4. Many broadcast and cable representatives considered that the proposed guidelines would change the nature of open-line programming and discourage broadcasters and cable operators from airing open-line shows.
5. The CAB and several broadcasters felt that the imposition of industry guidelines by the Commission would be an additional and unnecessary regulatory burden. The OCTA also suggested that "... were the Commission to adopt these proposals, more guidelines will eventually be added in a "spiral of regulation" which will limit the creativity of the entire system in pursuit of the few who abuse it".
In consideration of the complaints received regarding open-line programs and the transgressions which have occurred in recent years, the Commission remains concerned regarding the conduct of open-line programming. Specifically, the Commission is concerned that licensees who carry open-line programs be aware of, and adhere to, the requirements with respect to abusive comment, balance and high standard, as set out in the Act and the regulations.
The Commission recognizes the responsibility demonstrated by the broadcasting and cable industries overall in the area of open-line programming. Moreover, it recognizes that many licensees have internal guidelines, policies, or other mechanisms in place with respect to the conduct of open-line programs.

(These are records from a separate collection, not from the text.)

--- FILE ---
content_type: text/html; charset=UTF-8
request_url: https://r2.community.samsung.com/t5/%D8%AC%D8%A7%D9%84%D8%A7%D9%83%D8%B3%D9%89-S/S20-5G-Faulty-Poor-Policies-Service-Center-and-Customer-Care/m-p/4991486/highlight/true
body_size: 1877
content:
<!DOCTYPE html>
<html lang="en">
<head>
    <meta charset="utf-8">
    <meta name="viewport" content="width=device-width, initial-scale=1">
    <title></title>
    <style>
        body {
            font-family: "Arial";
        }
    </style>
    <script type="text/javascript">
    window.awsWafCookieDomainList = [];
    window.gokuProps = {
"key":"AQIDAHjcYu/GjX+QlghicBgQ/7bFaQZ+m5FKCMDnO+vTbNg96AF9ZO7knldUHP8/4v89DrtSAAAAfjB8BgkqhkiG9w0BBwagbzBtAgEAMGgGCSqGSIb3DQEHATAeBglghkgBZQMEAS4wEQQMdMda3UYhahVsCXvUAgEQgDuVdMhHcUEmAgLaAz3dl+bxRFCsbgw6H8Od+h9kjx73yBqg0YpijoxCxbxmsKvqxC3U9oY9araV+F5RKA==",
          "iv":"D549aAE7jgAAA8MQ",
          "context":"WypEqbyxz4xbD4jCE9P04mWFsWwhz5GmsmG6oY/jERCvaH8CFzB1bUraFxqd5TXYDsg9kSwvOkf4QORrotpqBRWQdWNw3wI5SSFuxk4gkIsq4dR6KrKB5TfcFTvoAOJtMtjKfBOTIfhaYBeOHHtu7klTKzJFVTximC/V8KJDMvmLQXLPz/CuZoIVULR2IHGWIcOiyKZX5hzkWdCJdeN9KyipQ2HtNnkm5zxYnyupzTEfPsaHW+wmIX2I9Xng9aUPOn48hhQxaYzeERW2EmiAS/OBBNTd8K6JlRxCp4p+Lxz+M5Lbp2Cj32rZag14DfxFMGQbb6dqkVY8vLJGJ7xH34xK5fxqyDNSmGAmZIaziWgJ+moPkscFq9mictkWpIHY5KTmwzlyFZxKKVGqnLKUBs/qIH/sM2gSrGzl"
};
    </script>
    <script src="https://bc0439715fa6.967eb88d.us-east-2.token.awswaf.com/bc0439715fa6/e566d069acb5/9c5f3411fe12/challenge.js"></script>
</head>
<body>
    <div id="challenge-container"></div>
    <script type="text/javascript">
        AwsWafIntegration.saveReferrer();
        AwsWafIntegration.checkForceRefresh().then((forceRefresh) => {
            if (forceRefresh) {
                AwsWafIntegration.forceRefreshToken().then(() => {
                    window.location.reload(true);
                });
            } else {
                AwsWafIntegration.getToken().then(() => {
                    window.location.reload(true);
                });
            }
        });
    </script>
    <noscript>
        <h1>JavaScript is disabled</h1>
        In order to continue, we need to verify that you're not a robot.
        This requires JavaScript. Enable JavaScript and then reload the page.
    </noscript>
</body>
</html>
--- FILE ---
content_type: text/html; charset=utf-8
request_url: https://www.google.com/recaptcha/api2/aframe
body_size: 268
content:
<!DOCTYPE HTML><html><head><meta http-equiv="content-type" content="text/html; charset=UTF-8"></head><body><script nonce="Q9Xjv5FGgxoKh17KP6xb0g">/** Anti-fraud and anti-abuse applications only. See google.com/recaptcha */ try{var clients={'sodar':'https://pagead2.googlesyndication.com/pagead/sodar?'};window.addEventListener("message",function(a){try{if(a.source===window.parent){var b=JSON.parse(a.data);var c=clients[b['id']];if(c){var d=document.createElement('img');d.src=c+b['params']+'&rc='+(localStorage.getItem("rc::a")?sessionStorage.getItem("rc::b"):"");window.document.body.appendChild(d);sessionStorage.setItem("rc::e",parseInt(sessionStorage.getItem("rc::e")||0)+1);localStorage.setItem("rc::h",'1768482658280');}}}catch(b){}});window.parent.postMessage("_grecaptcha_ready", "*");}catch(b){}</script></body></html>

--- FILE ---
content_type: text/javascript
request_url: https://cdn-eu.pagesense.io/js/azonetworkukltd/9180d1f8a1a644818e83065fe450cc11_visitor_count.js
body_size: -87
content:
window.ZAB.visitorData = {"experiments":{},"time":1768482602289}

Consequently, the Commission is not persuaded that it is either necessary or desirable for it to impose industry guidelines on open-line programs at this time, but will continue to deal with concerns regarding open-line programs on a case-by-case basis.
The Commission commends those broadcasting and cable licensees who have established internal guidelines or other control mechanisms with respect to open-line programs. It also commends the CCTA for developing the CCTA Guidelines For Open-Line Community Programs. The Commission encourages all licensees who carry open-line programs and who do not currently have guidelines or other control mechanisms in place to establish measures to ensure that their regulatory obligations and responsibilities with respect to open-line programming are met at all times.

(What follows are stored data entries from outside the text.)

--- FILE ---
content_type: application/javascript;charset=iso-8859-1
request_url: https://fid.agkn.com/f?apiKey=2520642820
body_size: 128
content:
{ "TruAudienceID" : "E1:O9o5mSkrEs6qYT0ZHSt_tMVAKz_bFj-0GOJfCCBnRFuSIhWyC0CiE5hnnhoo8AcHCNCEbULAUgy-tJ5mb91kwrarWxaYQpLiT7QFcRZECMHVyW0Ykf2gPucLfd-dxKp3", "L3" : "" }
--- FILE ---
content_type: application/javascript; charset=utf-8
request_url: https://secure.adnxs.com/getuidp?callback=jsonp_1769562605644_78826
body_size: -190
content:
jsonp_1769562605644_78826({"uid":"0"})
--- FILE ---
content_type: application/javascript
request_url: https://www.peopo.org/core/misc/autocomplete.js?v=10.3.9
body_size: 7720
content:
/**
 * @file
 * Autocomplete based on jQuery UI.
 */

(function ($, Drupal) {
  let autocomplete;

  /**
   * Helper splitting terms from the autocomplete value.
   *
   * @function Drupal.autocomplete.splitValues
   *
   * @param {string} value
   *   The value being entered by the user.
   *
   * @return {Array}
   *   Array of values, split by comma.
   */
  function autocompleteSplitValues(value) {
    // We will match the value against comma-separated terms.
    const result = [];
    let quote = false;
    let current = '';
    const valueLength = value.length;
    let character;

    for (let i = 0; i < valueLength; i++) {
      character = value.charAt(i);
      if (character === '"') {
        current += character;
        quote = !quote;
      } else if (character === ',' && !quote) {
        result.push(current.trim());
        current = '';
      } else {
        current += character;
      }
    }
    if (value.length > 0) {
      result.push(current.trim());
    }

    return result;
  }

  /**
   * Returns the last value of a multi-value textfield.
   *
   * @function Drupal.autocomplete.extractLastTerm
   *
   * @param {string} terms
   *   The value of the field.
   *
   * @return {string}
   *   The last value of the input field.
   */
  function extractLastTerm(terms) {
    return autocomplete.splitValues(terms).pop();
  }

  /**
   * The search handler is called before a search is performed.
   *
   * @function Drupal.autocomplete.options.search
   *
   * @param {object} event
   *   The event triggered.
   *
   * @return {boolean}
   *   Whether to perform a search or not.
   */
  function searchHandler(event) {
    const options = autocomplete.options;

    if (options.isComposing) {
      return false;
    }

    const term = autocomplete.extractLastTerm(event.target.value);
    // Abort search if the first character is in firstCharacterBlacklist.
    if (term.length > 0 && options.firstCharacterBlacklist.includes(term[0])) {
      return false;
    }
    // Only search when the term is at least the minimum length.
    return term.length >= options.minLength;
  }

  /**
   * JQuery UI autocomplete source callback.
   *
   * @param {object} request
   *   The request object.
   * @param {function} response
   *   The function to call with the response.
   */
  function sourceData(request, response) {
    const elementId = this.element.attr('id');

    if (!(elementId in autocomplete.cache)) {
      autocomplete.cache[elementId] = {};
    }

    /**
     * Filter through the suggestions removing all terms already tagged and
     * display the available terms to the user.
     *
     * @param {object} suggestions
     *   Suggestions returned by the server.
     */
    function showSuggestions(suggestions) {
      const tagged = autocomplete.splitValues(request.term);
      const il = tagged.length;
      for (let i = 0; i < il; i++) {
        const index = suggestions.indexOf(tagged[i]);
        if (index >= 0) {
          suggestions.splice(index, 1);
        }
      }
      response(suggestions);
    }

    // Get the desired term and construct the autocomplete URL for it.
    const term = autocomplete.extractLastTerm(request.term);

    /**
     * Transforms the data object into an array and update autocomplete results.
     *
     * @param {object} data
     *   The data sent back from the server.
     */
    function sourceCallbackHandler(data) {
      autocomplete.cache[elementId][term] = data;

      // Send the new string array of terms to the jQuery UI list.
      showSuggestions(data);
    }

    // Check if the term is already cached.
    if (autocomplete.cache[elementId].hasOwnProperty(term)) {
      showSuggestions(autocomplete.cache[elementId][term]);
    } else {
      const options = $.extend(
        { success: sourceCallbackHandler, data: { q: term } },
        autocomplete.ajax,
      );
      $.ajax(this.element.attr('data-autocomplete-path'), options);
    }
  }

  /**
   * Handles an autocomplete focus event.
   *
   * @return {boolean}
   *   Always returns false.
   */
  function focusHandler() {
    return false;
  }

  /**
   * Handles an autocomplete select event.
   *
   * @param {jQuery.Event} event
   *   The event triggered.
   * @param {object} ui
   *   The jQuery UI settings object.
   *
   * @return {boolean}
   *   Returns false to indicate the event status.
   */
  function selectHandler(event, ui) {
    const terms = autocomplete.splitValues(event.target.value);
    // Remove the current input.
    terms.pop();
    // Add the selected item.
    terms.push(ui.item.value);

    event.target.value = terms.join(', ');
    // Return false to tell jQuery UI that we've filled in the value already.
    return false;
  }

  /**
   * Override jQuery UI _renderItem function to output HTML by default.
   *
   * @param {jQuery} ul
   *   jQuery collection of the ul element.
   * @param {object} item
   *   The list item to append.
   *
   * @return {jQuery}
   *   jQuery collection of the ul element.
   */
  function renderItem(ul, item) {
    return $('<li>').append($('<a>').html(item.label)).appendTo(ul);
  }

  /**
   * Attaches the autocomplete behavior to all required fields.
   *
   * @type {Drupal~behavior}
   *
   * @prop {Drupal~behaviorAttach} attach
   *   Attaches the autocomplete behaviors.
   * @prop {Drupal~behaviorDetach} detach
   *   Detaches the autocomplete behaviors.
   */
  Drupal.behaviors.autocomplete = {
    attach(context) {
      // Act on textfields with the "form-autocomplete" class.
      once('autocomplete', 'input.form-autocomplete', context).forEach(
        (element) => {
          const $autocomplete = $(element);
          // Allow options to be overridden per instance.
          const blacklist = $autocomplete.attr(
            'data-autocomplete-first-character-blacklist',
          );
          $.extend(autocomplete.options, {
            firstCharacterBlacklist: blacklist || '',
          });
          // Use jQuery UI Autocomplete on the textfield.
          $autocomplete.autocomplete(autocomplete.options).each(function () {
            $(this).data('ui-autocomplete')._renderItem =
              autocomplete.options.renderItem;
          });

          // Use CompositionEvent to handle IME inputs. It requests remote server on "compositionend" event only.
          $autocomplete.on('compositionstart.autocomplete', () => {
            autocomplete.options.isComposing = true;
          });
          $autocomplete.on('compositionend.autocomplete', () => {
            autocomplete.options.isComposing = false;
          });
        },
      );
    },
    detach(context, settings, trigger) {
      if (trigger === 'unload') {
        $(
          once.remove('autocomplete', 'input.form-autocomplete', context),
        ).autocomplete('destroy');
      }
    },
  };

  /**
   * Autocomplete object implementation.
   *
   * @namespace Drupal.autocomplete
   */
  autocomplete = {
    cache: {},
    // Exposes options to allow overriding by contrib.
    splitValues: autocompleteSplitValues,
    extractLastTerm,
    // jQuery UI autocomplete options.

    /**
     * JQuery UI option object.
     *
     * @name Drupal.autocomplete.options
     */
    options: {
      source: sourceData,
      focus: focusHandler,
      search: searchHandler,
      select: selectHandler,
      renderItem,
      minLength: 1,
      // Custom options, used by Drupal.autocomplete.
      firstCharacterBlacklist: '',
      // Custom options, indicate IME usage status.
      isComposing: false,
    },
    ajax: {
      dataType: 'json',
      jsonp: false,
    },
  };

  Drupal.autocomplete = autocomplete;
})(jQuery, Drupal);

The Commission will require licensees it considers to have shown themselves unable to meet the provisions of the Act and regulations with respect to open-line programming to develop appropriate guidelines and other control mechanisms that address the requirements regarding abusive comment, balance and high standard as set out in the regulations and the Act. Moreover, such licensees will be required to file their guidelines and a description of any other proposed control mechanisms with the Commission for its approval. The Commission will closely monitor complaints concerning the open-line programming of these licensees. The conduct of their open-line programs and the effectiveness of their control mechanisms will subsequently be reviewed at licence renewal time. As stated in the decisions released today regarding the licence renewals of CJRN, Niagara Falls, and CHRC, Quebec City, the Commission requires these licensees to submit their guidelines and control mechanisms with respect to open-line programming for Commission approval within three months.
The Commission hereby puts Fundy on notice that it will be required to report on the guidelines and other control mechanisms it has in place with respect to open-line programming at the time the Commission considers the renewal of its licence for CFBC Saint John, which expires 31 August 1989.